§ Short task: Exactly reproduce the lines from the line that has "Of the following" down to the last line of the entries, inclusive.

(Questions about scene geometry)
☆ ☆ ☆ ☆ ☆

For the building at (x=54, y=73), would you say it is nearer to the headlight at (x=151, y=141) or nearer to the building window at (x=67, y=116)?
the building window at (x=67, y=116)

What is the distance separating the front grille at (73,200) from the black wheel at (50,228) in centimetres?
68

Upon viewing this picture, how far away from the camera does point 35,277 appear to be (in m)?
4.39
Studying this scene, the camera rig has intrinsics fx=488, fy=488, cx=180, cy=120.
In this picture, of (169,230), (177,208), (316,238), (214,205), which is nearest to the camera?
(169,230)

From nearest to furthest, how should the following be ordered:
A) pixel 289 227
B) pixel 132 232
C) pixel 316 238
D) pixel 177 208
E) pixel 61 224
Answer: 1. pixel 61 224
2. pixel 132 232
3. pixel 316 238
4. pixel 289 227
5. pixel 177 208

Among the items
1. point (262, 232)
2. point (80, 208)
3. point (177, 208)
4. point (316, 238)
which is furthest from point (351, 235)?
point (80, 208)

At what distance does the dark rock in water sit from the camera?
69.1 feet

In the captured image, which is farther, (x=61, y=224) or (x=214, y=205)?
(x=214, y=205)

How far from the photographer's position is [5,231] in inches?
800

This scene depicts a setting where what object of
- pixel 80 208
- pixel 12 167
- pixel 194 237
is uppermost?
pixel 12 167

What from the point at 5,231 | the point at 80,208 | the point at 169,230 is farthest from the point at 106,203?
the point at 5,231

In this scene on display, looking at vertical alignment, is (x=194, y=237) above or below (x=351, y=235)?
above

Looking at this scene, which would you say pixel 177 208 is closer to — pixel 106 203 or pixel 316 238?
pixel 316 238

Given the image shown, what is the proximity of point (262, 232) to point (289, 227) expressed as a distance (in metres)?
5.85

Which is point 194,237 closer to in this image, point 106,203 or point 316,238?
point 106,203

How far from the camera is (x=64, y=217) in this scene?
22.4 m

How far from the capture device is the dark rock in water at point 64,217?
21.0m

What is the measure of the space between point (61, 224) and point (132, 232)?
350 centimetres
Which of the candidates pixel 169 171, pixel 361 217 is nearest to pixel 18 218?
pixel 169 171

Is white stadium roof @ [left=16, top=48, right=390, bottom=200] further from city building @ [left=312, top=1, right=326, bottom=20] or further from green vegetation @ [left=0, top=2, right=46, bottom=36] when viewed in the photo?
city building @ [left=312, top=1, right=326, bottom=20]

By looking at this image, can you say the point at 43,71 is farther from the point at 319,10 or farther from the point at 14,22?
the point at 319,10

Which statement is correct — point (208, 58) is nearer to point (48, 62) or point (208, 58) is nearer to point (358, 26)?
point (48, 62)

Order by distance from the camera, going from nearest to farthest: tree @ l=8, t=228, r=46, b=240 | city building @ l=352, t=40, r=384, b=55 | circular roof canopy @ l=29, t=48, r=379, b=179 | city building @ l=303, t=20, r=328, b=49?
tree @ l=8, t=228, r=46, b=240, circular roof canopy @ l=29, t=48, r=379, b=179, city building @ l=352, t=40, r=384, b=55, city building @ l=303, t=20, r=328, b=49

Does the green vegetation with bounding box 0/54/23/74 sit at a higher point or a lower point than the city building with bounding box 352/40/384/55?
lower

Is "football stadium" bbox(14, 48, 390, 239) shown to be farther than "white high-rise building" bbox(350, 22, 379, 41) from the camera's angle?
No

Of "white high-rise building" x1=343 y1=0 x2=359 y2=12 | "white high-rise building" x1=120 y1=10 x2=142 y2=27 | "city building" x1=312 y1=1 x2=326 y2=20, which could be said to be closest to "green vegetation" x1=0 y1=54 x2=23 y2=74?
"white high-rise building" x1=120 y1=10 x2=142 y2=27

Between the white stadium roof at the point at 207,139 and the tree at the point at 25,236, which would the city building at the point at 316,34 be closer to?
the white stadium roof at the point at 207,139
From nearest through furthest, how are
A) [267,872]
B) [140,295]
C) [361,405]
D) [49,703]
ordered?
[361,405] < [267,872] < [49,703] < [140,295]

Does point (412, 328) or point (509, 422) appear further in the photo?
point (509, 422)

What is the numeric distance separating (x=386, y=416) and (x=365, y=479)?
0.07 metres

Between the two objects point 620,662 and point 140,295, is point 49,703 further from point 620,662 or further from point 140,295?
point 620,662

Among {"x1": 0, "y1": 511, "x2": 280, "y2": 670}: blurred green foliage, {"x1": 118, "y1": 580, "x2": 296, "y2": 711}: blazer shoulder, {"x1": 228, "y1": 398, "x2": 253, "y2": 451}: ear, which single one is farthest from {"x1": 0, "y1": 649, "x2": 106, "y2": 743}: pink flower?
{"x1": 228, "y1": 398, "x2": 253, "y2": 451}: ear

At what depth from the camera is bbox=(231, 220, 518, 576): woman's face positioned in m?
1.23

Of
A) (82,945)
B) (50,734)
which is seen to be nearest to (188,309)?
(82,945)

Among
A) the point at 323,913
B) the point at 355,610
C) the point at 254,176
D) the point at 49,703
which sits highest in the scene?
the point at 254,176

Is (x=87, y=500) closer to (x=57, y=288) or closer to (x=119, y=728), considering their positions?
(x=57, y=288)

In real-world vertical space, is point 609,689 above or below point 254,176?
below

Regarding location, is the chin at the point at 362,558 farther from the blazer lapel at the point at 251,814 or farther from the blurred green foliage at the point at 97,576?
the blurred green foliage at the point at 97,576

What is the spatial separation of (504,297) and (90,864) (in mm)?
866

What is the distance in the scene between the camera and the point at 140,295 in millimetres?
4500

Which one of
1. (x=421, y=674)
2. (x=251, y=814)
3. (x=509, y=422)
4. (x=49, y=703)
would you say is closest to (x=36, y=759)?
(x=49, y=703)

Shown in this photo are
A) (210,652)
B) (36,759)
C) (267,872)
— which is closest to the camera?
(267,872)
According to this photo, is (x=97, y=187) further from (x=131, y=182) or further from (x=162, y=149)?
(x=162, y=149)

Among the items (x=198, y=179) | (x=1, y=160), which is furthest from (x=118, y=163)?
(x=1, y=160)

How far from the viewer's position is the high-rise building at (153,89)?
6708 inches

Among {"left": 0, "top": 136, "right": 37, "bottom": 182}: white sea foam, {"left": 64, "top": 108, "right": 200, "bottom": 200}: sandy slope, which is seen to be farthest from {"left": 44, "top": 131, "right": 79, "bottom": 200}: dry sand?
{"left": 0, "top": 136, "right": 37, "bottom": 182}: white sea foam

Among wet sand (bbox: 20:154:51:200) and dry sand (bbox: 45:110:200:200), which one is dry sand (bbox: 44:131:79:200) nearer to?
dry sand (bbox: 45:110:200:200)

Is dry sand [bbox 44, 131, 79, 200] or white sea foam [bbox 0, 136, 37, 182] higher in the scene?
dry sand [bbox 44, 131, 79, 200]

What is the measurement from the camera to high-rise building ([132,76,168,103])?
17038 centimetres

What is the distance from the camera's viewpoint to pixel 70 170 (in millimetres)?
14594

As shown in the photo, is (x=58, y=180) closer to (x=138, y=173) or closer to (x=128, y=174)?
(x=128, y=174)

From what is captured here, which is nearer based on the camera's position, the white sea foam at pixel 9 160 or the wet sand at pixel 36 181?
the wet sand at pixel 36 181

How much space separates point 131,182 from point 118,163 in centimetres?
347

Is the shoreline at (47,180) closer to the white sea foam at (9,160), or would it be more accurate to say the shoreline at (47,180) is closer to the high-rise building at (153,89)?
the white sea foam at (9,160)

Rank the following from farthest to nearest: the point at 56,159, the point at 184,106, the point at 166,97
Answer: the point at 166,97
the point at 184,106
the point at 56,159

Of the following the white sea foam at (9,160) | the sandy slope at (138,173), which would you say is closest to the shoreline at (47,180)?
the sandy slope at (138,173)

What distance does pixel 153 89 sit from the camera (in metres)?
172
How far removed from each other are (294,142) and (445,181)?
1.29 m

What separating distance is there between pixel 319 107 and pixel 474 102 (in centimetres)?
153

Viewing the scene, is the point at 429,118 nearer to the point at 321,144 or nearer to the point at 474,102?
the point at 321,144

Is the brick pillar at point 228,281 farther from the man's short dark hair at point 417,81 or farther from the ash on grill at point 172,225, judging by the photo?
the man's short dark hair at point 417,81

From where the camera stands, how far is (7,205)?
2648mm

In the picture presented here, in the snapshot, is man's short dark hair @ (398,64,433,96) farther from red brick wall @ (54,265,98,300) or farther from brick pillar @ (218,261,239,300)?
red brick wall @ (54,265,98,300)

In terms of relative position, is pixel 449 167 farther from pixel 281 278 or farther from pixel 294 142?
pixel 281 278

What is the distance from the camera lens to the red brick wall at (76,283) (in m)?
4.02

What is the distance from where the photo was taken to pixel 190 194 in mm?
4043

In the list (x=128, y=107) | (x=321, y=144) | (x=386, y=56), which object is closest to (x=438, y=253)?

☆ ☆ ☆ ☆ ☆

§ Result for this task:
Of the following the white sea foam at (9,160) | the sandy slope at (138,173), which would you say is closest to the shoreline at (47,180)?
the sandy slope at (138,173)

What distance does pixel 153 89 sit from the camera (in metres)?
172
How far removed from each other are (294,142) and (445,181)?
1.29 m

What separating distance is there between pixel 319 107 and pixel 474 102 (in centimetres)?
153

Viewing the scene, is the point at 429,118 nearer to the point at 321,144 or nearer to the point at 474,102?
the point at 321,144

Is the brick pillar at point 228,281 farther from the man's short dark hair at point 417,81 or farther from the ash on grill at point 172,225, judging by the photo?
the man's short dark hair at point 417,81

From where the camera stands, how far is (7,205)?
2648mm

In the picture presented here, in the snapshot, is man's short dark hair @ (398,64,433,96) farther from red brick wall @ (54,265,98,300) or farther from brick pillar @ (218,261,239,300)?
red brick wall @ (54,265,98,300)

In terms of relative position, is pixel 449 167 farther from pixel 281 278 or farther from pixel 294 142?
pixel 281 278

What is the distance from the camera lens to the red brick wall at (76,283) (in m)?
4.02

What is the distance from where the photo was taken to pixel 190 194 in mm?
4043

In the list (x=128, y=107) | (x=321, y=144) | (x=386, y=56), which object is closest to (x=438, y=253)?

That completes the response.